Sanders spoke on Tuesday to about 150 at a combined Conservative Order for Good Government and Rancho Bernardo Business Association luncheon at the Country Club of Rancho Bernardo.
According to Sanders, San Diego is ahead of many other major cities — such as San Jose — in getting out of its financial difficulties.
“We’re moving out (of this) while other cities ... throughout the U.S. (are entering),” he said. “It is fortunate we went into it first, even though it was very painful.”
He also said the national recession has helped San Diego in its recovery because “it forced everybody to be more reasonable and rethink the way we were doing things. It started to turn the conversation.”
He highlighted recent successes, including passage of a city budget last week that while including cuts, were not as severe as first projected. One is the restoration of all eight “browned out” fire stations starting July 1, instead of in two phases six months apart.
“This is excellent news for Rancho Bernardo,” Sanders said.
He also said city tax revenues are starting to rise, transient occupancy tax “is up quite dramatically” and “sales tax is up ... but we’re cautiously projecting that.”
Sanders also mentioned initial financial benefits from the start of managed competition — something voters approved back in 2006, but not implemented until recently.

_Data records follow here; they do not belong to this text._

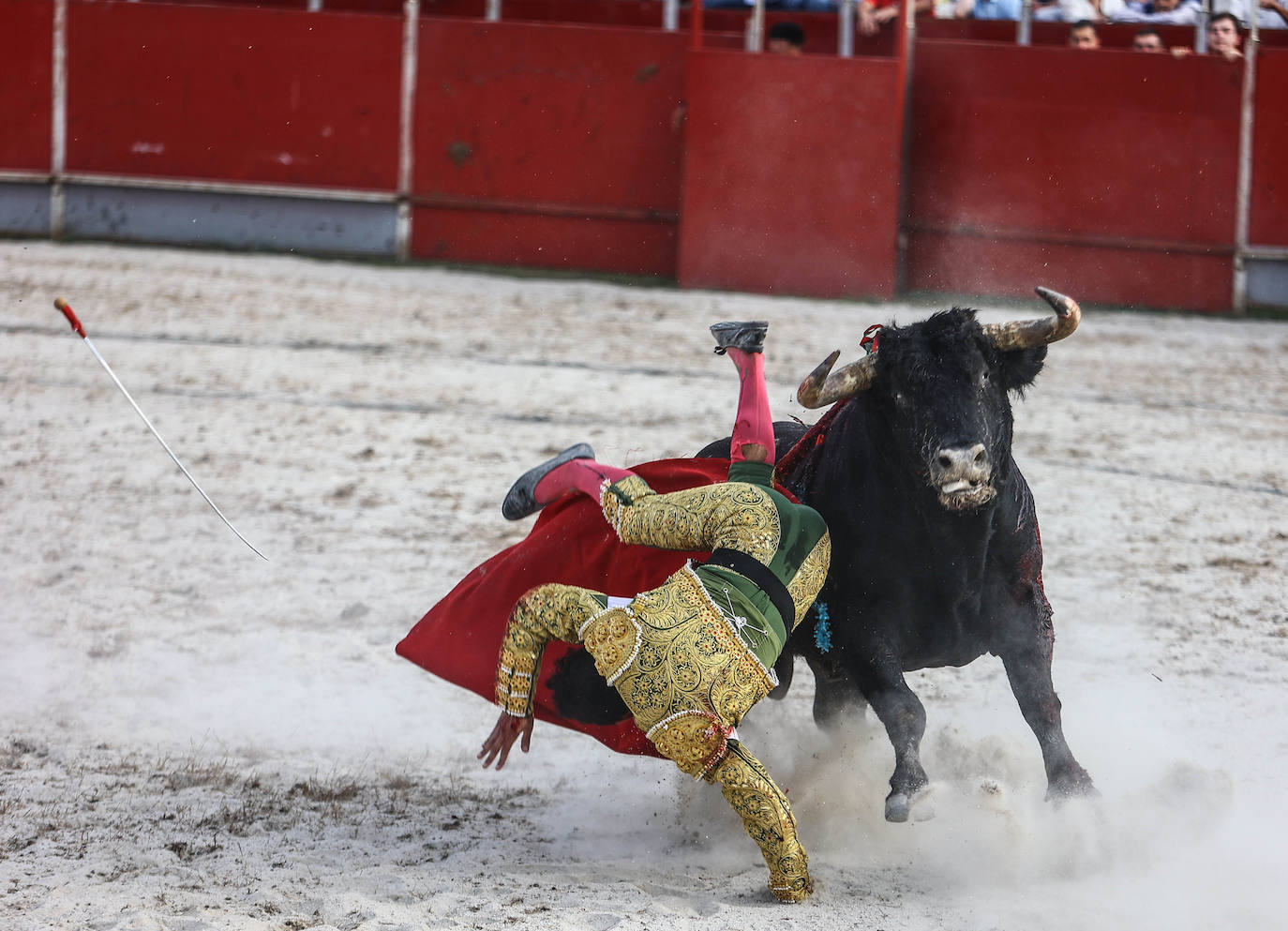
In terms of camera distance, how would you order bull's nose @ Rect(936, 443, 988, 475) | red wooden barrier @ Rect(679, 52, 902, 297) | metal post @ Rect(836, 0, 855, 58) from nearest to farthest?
bull's nose @ Rect(936, 443, 988, 475) < red wooden barrier @ Rect(679, 52, 902, 297) < metal post @ Rect(836, 0, 855, 58)

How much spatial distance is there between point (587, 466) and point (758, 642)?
0.77 metres

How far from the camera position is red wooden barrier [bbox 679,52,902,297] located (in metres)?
10.2

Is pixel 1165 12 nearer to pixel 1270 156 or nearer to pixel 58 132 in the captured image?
pixel 1270 156

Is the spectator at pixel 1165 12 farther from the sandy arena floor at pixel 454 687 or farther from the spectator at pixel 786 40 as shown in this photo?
the sandy arena floor at pixel 454 687

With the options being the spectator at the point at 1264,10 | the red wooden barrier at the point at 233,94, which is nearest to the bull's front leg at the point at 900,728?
the spectator at the point at 1264,10

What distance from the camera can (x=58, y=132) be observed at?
36.8 feet

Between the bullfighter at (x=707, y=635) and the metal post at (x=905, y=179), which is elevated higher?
the metal post at (x=905, y=179)

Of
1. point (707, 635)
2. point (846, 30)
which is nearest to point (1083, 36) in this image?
point (846, 30)

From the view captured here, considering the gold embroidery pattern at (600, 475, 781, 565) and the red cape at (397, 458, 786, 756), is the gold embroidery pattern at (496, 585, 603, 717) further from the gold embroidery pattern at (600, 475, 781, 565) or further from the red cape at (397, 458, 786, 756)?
the red cape at (397, 458, 786, 756)

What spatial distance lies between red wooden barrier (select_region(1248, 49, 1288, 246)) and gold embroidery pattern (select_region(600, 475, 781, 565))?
7891 mm

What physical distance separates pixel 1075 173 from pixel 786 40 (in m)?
2.06

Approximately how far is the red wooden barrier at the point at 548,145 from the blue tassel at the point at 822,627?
757 centimetres

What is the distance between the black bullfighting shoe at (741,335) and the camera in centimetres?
370

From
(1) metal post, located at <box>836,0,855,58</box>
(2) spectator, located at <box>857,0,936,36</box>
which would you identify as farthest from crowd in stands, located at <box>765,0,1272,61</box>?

He projects at least a 10 percent savings when fully implemented in the coming years.
Managed competition, along with changes to retiree health care and pension reform will be the keys to the city resolving a structural deficit that he said got its start 30 years ago due to San Diego having a city manager form of government and the City Council deciding in 1996 and 2002 to under fund the pension system while increasing employee benefits.
“(That decision) makes no sense whatsoever,” he said. “(But) earnings were masking (the problem being created).”
Whoever succeeds Sanders when he is termed-out in December 2012 will inherit a city financially poised for rebuilding, he said.
The new mayor and City Council “can start rebuilding city services the way the community wants, such as more library hours and street (repairs),” he said.
Some of the savings, Sanders said, will come through an overhauled retiree health care program, that he said “is sacred to every government agency.”
The unfunded liability — due to a pay-as-you-go formula — means this year the city will pay $58 million, but by 2015 faced a projected $100 million bill.